(Scene question records)

++++++

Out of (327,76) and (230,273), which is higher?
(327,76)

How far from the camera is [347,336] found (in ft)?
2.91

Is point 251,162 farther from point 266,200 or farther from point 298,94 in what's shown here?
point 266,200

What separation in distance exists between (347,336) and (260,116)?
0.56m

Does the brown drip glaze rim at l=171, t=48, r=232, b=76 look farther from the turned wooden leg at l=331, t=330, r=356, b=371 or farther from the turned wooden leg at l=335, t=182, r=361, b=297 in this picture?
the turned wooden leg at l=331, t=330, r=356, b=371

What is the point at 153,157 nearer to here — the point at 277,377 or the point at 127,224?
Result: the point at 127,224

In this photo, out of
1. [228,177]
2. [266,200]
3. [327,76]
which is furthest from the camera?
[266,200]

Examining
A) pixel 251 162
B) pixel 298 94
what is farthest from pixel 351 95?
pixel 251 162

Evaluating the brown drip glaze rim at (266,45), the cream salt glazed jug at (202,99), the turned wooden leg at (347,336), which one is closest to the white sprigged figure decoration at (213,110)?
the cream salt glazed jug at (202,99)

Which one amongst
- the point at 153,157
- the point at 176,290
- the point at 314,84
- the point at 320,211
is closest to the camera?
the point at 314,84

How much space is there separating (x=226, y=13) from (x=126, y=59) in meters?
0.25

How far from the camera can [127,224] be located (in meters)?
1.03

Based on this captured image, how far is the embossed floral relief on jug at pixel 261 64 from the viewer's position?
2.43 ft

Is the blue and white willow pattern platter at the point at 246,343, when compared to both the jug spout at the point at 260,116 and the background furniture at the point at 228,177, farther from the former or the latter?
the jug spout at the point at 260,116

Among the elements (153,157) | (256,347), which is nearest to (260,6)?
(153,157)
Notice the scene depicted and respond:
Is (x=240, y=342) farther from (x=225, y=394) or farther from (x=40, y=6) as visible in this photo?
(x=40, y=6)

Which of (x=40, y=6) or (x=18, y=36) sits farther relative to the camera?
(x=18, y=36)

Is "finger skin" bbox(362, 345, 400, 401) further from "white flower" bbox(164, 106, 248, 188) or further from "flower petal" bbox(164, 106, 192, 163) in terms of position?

++++++

▸ **AIM**
Return exactly the lines of the data, and only those, from the line with "What is the" through the last line, inclusive.

▸ **TASK OUTPUT**
What is the point at 153,157 nearer to here — the point at 277,377 or the point at 127,224?
Result: the point at 127,224

In this photo, out of
1. [228,177]
2. [266,200]
3. [327,76]
which is furthest from the camera?
[266,200]

Examining
A) pixel 251 162
B) pixel 298 94
what is farthest from pixel 351 95?
pixel 251 162

Evaluating the brown drip glaze rim at (266,45), the cream salt glazed jug at (202,99), the turned wooden leg at (347,336), which one is closest to the white sprigged figure decoration at (213,110)?
the cream salt glazed jug at (202,99)

Which one amongst
- the point at 153,157
- the point at 176,290
- the point at 314,84
- the point at 320,211
is closest to the camera?
the point at 314,84

How much space is there separating (x=226, y=13) from (x=126, y=59) in meters?
0.25

How far from the camera can [127,224] be located (in meters)?
1.03

Based on this captured image, how far is the embossed floral relief on jug at pixel 261 64 from the viewer's position?
2.43 ft

Is the blue and white willow pattern platter at the point at 246,343, when compared to both the jug spout at the point at 260,116 and the background furniture at the point at 228,177, farther from the former or the latter?
the jug spout at the point at 260,116

Among the elements (153,157) | (256,347), which is nearest to (260,6)?
(153,157)
Notice the scene depicted and respond:
Is (x=240, y=342) farther from (x=225, y=394) or farther from (x=40, y=6) as visible in this photo?
(x=40, y=6)

Which of (x=40, y=6) or (x=18, y=36) sits farther relative to the camera?
(x=18, y=36)

Is "finger skin" bbox(362, 345, 400, 401) further from "white flower" bbox(164, 106, 248, 188) or further from "flower petal" bbox(164, 106, 192, 163) in terms of position?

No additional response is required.